Your goal: In the fishing account below, in what area is the FAOL Florida Fish-In '06 to take place?

Last year at this time, I was planning a trip to
Florida's west coast to fish with a group I had met
on FAOL's site. Four of whom I already had met face
to face a few months prior; four guys that I was
looking forward to seeing again to swap stories,
sharing laughter and just plain old catchin' up.
Harold Hattaway, Stev Lenon, Ed Mercado, Bill Sorbie
and I fished Tampa Bay's Sunshine Skyway Bridge flats,
and believe me, there was a lot more shootin' the breeze
than fishin'.
Today, my mind is on the return trip to the west coast
to do it all over again at the FAOL Florida Fish-In '06,
this time a little further south of Tampa Bay. This time
in the Charlotte Harbor area.

I'm fairly familiar with the west coast of Florida. I
practically spent my formative years there, and through
my love of this area, I have traveled many times back to
what I consider my "other" home waters. In my opinion,
it's simply the most beautiful coastal location in my
home state.
Blinding white, quartz sand beaches, swaying tropical palms,
dark and secluded mangrove keys where rusty-colored raccoons
prowl the many oyster bars, are just some of the magnificence
one will discover there. But let us not forget the monsters
that inhabit these blue-emerald waters, or the thunder of
the crashing snook in the back country's brackish waters,
hidden from your sight, but echoing from just around that
bend, sending shivers down your spine. Hideaways among the
keys where the mighty silver king, the tarpon, will cause
the most seasoned angler's heart to stop, then race, and
the very life-giving breath will freeze in your throat as
he blows up on your fly that you now realize is attached
to a rod far too small. He smashes the small, 1/0 fly,
jumps fully into the air rattling his massive gill plates,
showering silvery salt spray. Then all is quiet...he's gone,
and you will never forget that very moment when you went
bear hunting with a .22.
In the stillness of a small cutout between two sharp oyster
bars, six redfish tail up as they feed on small crustaceans
they have uprooted from the eel grass, appearing as butterfly
wings sitting on the water's film. Your heart begins another
workout as your pulse speeds up. You try to control it, but
that's useless. Your hands can't feel the fly-line and an
unfamiliar ringing in your ears begins. The cast is just
shy of the school, and you pick your line up in midair.

Data block:
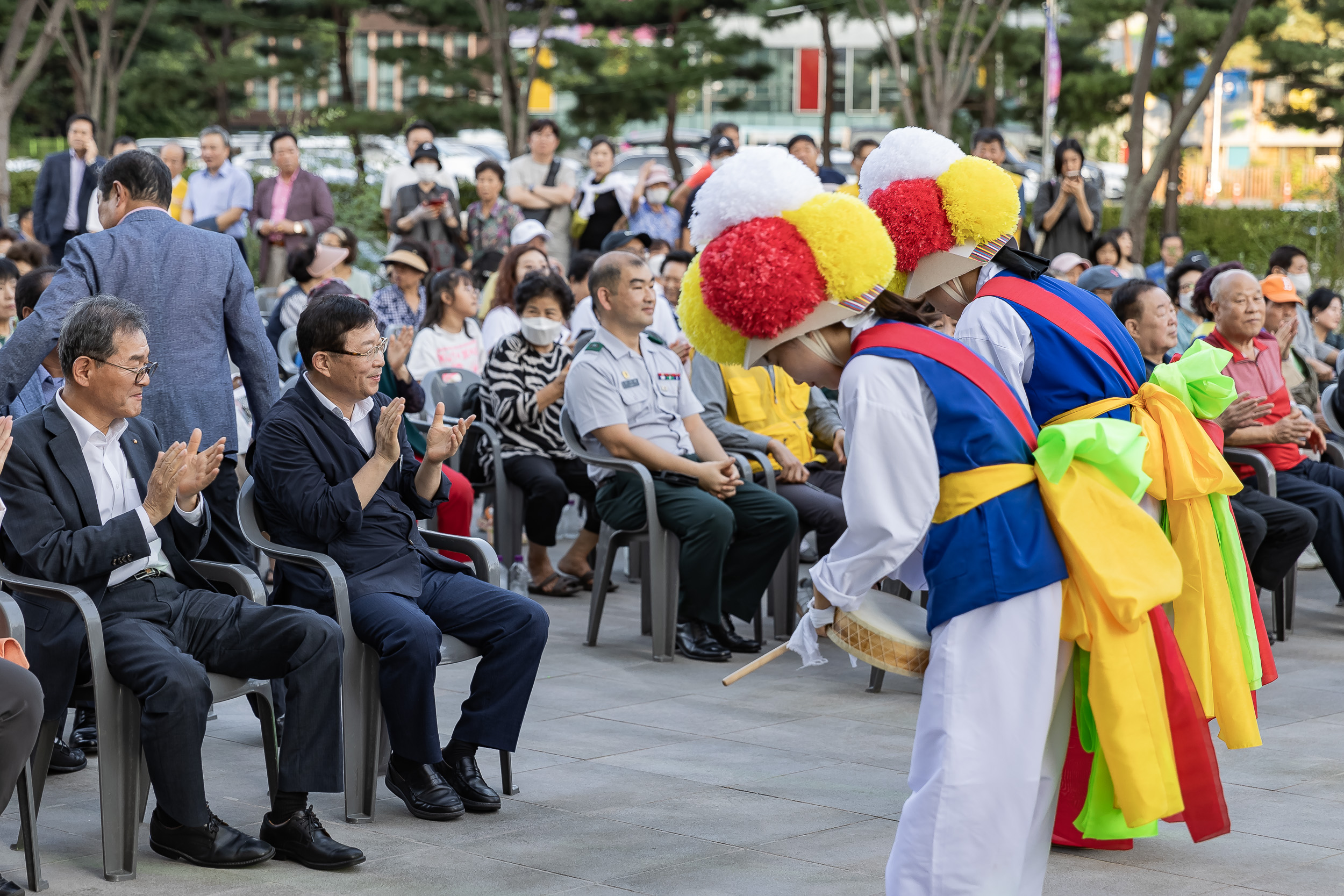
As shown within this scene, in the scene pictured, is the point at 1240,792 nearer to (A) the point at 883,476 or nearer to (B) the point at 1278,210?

Correct output: In the Charlotte Harbor area, a little further south of Tampa Bay.